Арестовать крамольника поручили сыну великого князя, новому владимиро-волынскому князю Ярославу Святополчичу. Он обманом захватил своего тезку и снова доставил его в Киев, где ему уже никакое снисхождение не светило. Через несколько месяцев он умер, не дождавшись окончания следствия.
Примерно в то же время Святополк решил поменять новгородского князя. Тогда там княжил Мстислав, сын Владимира Мономаха, а по договоренностям между князьями Новгород должен был достаться сыну Святополка. Эта перестановка была согласована и всех устраивала. Мстиславу предлагалось взамен несколько менее престижное, но гораздо более спокойное Владимирское княжество. Княжение в богатой и своенравной феодальной республике делало из князей настоящих мужчин, но гробило их нервную систему, так что Мстислав и сам был не прочь отдохнуть в тихом Владимире. Но тут вдруг новгородцы решительно воспротивились этой замене. Они заявили, что сами воспитали Мстислава и никуда его не отпустят. А любому другому князю пригрозили смертью. Этого Святополк своим детям не желал и вынужден был согласиться. В те времена новгородское самоуправление могло себе позволить не считаться даже с волей великого князя.

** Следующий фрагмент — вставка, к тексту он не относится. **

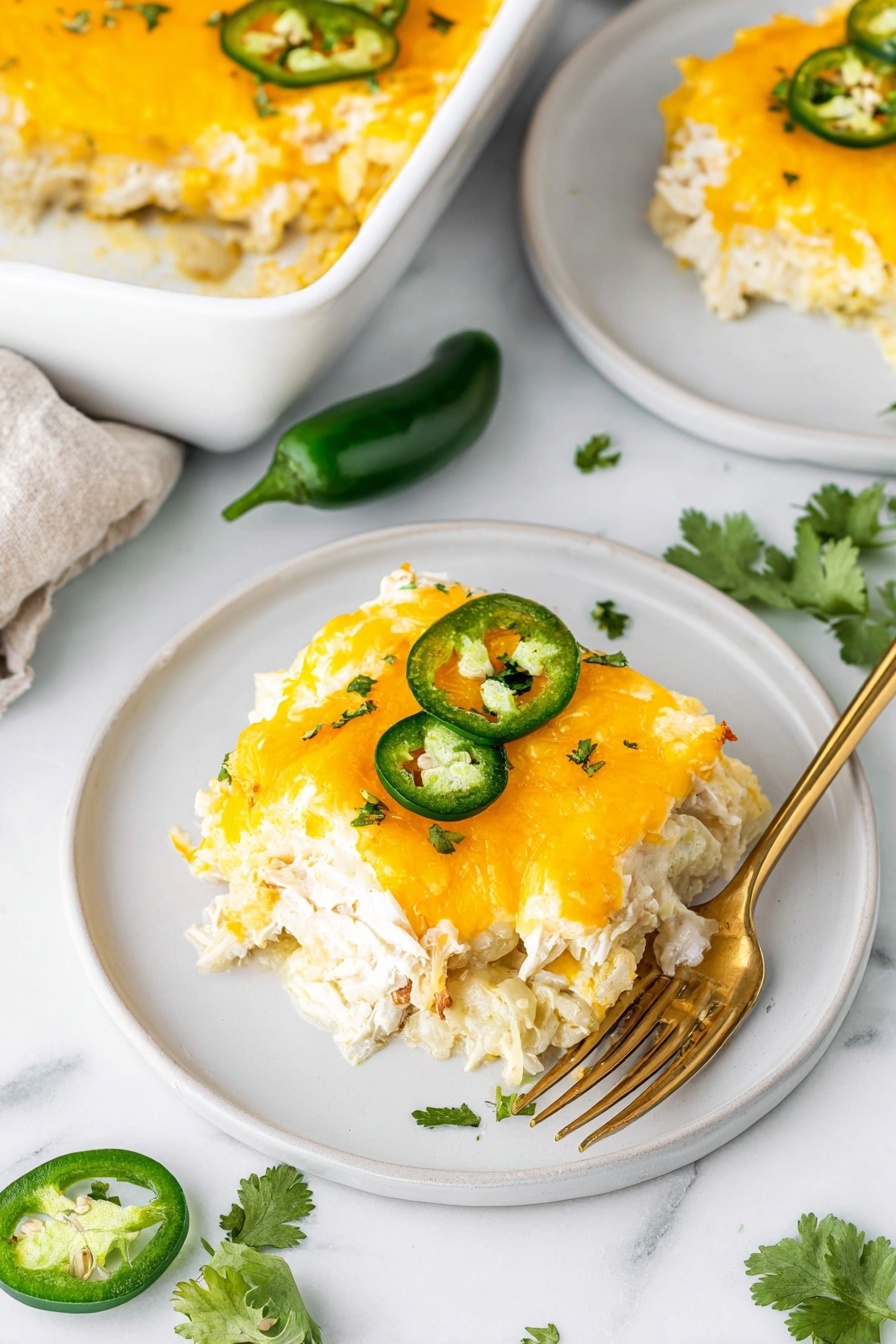 A white plate holds one square piece of a cheesy casserole with three visible layers: the bottom layer is creamy white, the middle layer is shredded chicken or similar light meat, and the top layer is melted bright orange cheese with small green cilantro bits sprinkled on it. Two green jalapeño rings sit on top of the cheese. A gold fork is placed on the plate with the casserole, resting on the plate’s edge. Nearby on a white marbled surface, there is a white baking dish with more casserole showcasing the same three distinct layers and melted cheese topping. Fresh cilantro leaves and a few jalapeño rings are scattered on the table, and part of a sliced avocado is visible in the corner. Photo taken with an iphone --ar 2:3 --v 7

Однако, всякому миру когда-то приходит конец.
Князья собрались в Долобске под Киевом и Владимир Мономах сделал такое заявление:
— Три года назад съезд поручил мне разработать меры по борьбе с половцами. Я эти меры разработал. Этой весной мы начинаем войну, и будем воевать до полного разгрома Половецкой Степи.
От Владимира Мономаха ожидали чего-то такого, но предложение начать войну прямо сейчас застало всех врасплох.
Святополк вопросительно посмотрел на своего воеводу.
— Не время сейчас, — сказал тот. — Весна. Нельзя у крестьян лошадей забирать. Пахать надо.
Владимир возмущенно хлопнул ладонью по колену.
— Лошадей он пожалел! А толку от того, что сейчас люди землю вспашут, если через месяц придут половцы, все разграбят, лошадей заберут, а крестьянина убьют! Крестьянина тебе не жалко или ты только об его лошади подумал?
Воевода смущенно промолчал. Весной лошади действительно нужны для полевых работ, но весна и самое лучшее время чтобы воевать с половцами, еще не вполне очухавшимися после зимней спячки и затяжного мира с Русью.
Святополк опять посмотрел на воеводу и, не дождавшись его ответа, встал и сказал:
— Я готов.
— Ты, брат, великое добро сотворишь земле русской, — сказал Владимир, обнимая кузена.
Владимир обернулся к Олегу.
— Я не могу, — неохотно сказал тот. — Нездоров.
— Что-то ты часто хворать стал, — строго заметил Владимир. — Как у братьев земли отнимать, так ты сразу в лучшей форме, а как я зову воевать с половцами, так ты сразу расклеиваешься. Может тебе доктора прислать?
— Я понимаю, у тебя с половцами свои счеты. А мне они ничего плохого не сделали. Да и мир мы сними заключили. Ты уж извини. Может, в другой раз как-нибудь. Я скажу своим братьям, может, они поучаствуют.